I couldn’t mention all of this and not pay tribute to the winner of the Lifetime Achievement Award which was given to Billy Crystal. Jimmy Kimmel presented it and was both slightly delivering barbs and self-deprecating at the same time. The highpoint of a great speech came, perhaps inevitably, when Kimmel discussed when he asked Billy about hosting the Oscars. “He sent forget about the audience at home and concentrate on the people at the theater. And I did just that. The people in the theatre had a good time and now no one watches at home.”

Crystal was pitch-perfect in his speech. “I look at all the moments in the montage and one word occurs to me: “Residuals.” He looked at Kimmel. “Here’s the thing. I asked for Jimmy Fallon…Now what do I do?’… When I heard I was getting a Lifetime Achievement Award, you think ‘Do they know something I don’t?’” Then he went back to his past, thanked his wife of 52 years and his children ‘in order of appearance’ and gave a special salute to the people of Ukraine, which had meaning because as he told us the first audience he ever performed to were his relatives who had emigrated from Eastern Europe. He said: “The best is yet to come.’ With Crystal, I wouldn’t doubt it.

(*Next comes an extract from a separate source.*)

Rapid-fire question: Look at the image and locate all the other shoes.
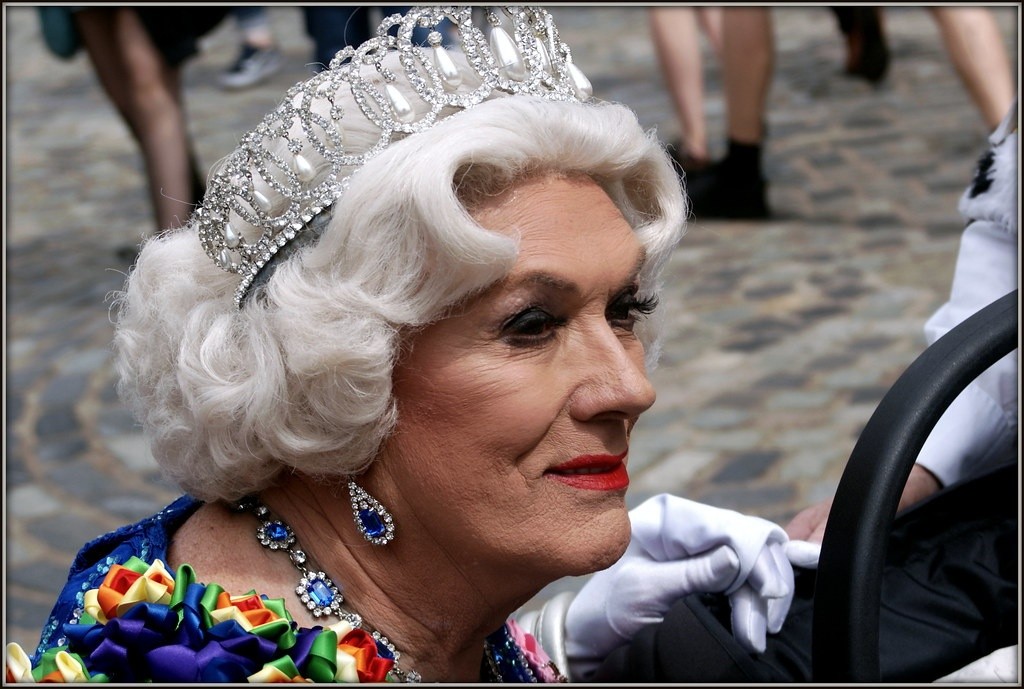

I’ll close this article with a remark Kimmel made early in his intro. “I love the Critics Choice awards more than the Peoples Choice Awards. The People are kind of stupid.” And when you make the comparison between the kinds of TV shows the People’s Choice have made and the Critics Choice do, I couldn’t agree more. Nights like this make me proud of my chosen profession. (I’ll admit I’m annoyed that Oslo beat Zoey’s Extraordinary Christmas for Best TV Movie, but we’re Critics. We’re not perfect.)